Thanks for providing your view.
See MCRUZ 2> comments below
Best regards

-----Original Message-----
From: A. Jean Mahoney [] 
Sent: sábado, 16 de julio de 2016 21:48
To: Maria Cruz Bartolome; Steve Donovan;
Subject: Re: [Dime] WGLC #1 for draft-ietf-dime-load-02

Hi all,

Some observations below:

<snip, and apologies for my mail client butchering the includes>

<JPG> Agree with the thought- if "Little Server" is 30% utilized
>> and "Big Server" is 50% utilized, it still makes sense to send more 
>> traffic to Big Server.  But I am not sure if that is withn the scope 
>> of this document. </JPG>

SRD> I don't understand the concern.
>> The load values supplied will be input into the route selection 
>> algorithm as specified in RFC2782.  If a node isn't getting enough 
>> traffic it will change its load value to a lower value and will start 
>> getting more traffic.

MCRUZ> Unless the LOAD info provided is
>> in fact a value that represents the available capacity, then the load 
>> balancing will not select the less loaded server.
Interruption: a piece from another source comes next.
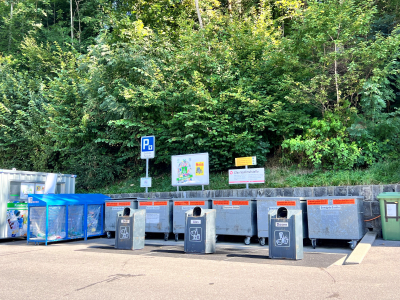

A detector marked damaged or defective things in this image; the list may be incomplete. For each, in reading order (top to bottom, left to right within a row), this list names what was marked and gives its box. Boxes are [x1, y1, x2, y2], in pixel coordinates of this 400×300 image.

cracked asphalt [0, 237, 398, 300]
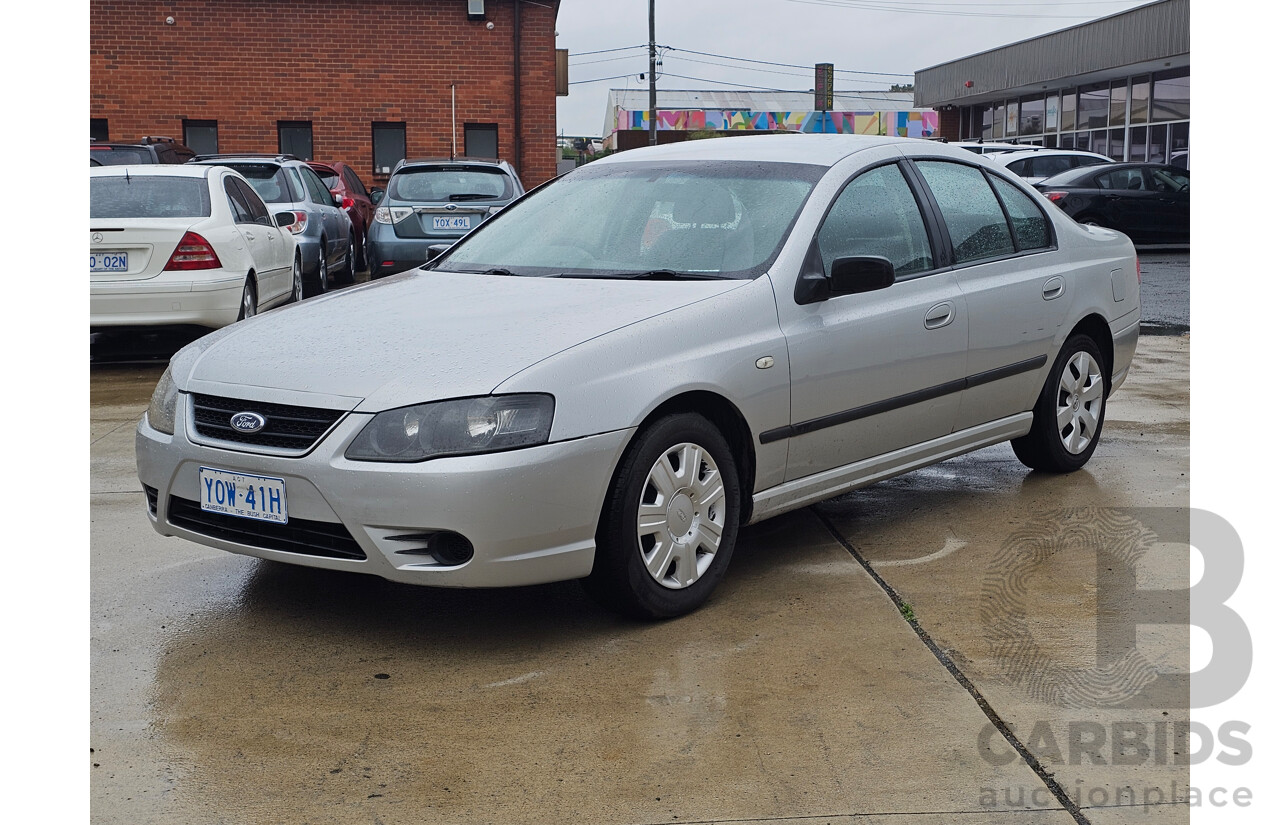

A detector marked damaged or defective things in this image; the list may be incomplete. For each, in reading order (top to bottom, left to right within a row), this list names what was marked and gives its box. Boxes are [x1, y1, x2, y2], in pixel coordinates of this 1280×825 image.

pavement crack [814, 509, 1095, 823]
Being able to 
>> select the less loaded server is the whole purpose of this mechanism, 
>> then we need to find a way to provide a LOAD value from different 
>> servers that we are able to compare, i.e. the value provide must 
>> indicate the available capacity regardless the static capacity of 
>> each server.

SRD> I view the goal of this a little differently.  The goal is to
> make sure that requests are delivered to nodes with available 
> capacity.  It is not strictly necessary that every request goes to the 
> least loaded node.

MCRUZ> Well, I do not agree. The whole purpose
> of providing LOAD info is to be able to choose a node with available 
> load (I agree), but among the node with available load we need to 
> choose the least loaded (or one of the least loaded). It does not make 
> sense, in my opinion, to simply select a node with available load, 
> when we are providing info about load. The information provided should 
> be valid to be able to select the least (or close to) loaded.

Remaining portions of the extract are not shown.